Why speech-to-speech models aren’t ready for the enterprise (yet)
Speech-to-speech models represent a remarkable technical achievement, but their current limitations become clear in enterprise settings.
.png)
Voice is quickly becoming the next major interface for customer experience. It’s the most natural and intuitive way for people to communicate, fitting seamlessly into how customers already engage with their favorite brands.
In that context, speech-to-speech (S2S) models have captured a lot of excitement. These models promise real-time, expressive conversations that sound genuinely human, capable of inflecting tone, emotion, and cadence in a way that text-based systems cannot. Unlike traditional speech-to-text → language model → text-to-speech pipelines, S2S models operate directly on audio, skipping the transcription and synthesis steps entirely.

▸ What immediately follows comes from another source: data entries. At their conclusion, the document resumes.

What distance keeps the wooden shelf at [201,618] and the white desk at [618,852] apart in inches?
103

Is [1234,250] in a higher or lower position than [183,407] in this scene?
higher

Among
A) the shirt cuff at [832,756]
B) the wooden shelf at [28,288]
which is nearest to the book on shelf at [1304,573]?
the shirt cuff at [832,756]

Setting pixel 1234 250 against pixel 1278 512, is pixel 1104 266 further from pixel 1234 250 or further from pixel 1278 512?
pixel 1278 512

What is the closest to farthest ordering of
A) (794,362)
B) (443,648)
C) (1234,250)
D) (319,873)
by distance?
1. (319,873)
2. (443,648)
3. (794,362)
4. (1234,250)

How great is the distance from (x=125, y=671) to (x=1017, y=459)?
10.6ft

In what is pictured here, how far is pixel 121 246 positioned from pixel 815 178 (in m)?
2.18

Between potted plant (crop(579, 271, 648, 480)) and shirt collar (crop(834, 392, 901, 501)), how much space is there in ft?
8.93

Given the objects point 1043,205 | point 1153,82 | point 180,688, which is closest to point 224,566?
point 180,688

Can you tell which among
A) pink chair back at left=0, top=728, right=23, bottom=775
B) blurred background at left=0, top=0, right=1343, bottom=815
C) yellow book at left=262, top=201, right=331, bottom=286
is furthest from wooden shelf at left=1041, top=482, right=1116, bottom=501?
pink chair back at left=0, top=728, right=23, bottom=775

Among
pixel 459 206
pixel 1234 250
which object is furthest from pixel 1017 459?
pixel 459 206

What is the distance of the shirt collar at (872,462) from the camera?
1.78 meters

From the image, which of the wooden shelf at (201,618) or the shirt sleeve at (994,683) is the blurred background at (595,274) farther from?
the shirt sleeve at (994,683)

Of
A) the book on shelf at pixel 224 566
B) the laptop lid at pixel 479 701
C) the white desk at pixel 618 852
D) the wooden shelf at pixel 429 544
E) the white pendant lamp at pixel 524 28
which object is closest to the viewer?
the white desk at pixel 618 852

This generally makes them faster and more fluid, which is ideal for demos where “good” is defined by voice quality, tone, and naturalness. Moving from a demo to an enterprise deployment, however, is a very different challenge. For production use cases, success isn’t just about how natural the system sounds but also how reliably and accurately it executes workflows.
The challenges taking speech-to-speech models to production
Speech-to-speech models represent a remarkable technical achievement, but their current limitations become clear in enterprise settings. These systems struggle with three critical requirements for production deployment: reliability, factual accuracy, and cost efficiency.
Reliability
Enterprises depend on systems that behave predictably, so they need AI agents that follow defined workflows explicitly. Speech-to-speech models, while expressive, often struggle with this kind of precision. It’s difficult to enforce consistent behavior; their smaller, streamlined architectures make them faster, but also more prone to mistakes when precision matters most.
This variability becomes especially risky in sensitive workflows. Models optimized for conversational fluidity can skip steps entirely, creating inconsistent or unsafe outcomes that erode customer trust.
Hallucinations and factual accuracy
Speech-to-speech models also tend to hallucinate more than traditional text-based systems. Without an intermediate text layer, it’s difficult to insert guardrails or validation steps without adding latency, which makes it harder to balance real-time responsiveness with reliability.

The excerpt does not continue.